15 October 2014

Hurricane Gonzalo threatens Bermuda

Tropical Storm Gonzalo has achieved hurricane-speed winds more quickly than forecast as it sets course for Bermuda.

According to catastrophe modelling firm AIR Worldwide, the storm passed through the eastern Caribbean on a northwest course, further east than initially forecast, delivering heavy wind and rain to Antigua and other close-by islands.

Near St. Martin, Gonzalo achieved hurricane-speed winds and continued to strengthen—more quickly than forecast. It is now a Category 2 storm with 110 mph maximum sustained winds and a minimum pressure of 973 mb.

AIR expects Gonzalo to take a turn to the northeast by early Thursday and set a course for Bermuda. It added that the hurricane is not expected to reach the US mainland.

"Direct damage from wind thus far has been isolated to roofing, with reports of some structures having complete damage to the roof,” said Scott Stransky, manager and principal scientist at AIR Worldwide. “Additionally, there have been reports of felled trees and power outages, primarily on Antigua. Aside from wind, the storm is expected to produce up to a foot of rainfall in some areas.”
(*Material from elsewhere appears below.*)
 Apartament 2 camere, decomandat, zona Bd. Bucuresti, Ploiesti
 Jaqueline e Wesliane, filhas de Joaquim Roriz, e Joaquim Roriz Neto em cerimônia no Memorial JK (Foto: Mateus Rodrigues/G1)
“Tropical Storm Gonzalo formed over the weekend, just east of the Antilles. As a tropical storm, Gonzalo passed through the northern Antilles. As it moved northwest on Monday, roughly between Antigua and St. Thomas, Gonzalo reached hurricane status. Hurricane Gonzalo has continued to strengthen to a Category 2 storm on the Saffir-Simpson scale, with maximum sustained wind of 110 mph and a minimum pressure of 973 mb. The storm should experience lower wind shear and warm water on its projected track, contributing to its strength and potential for damage should it impact Bermuda.”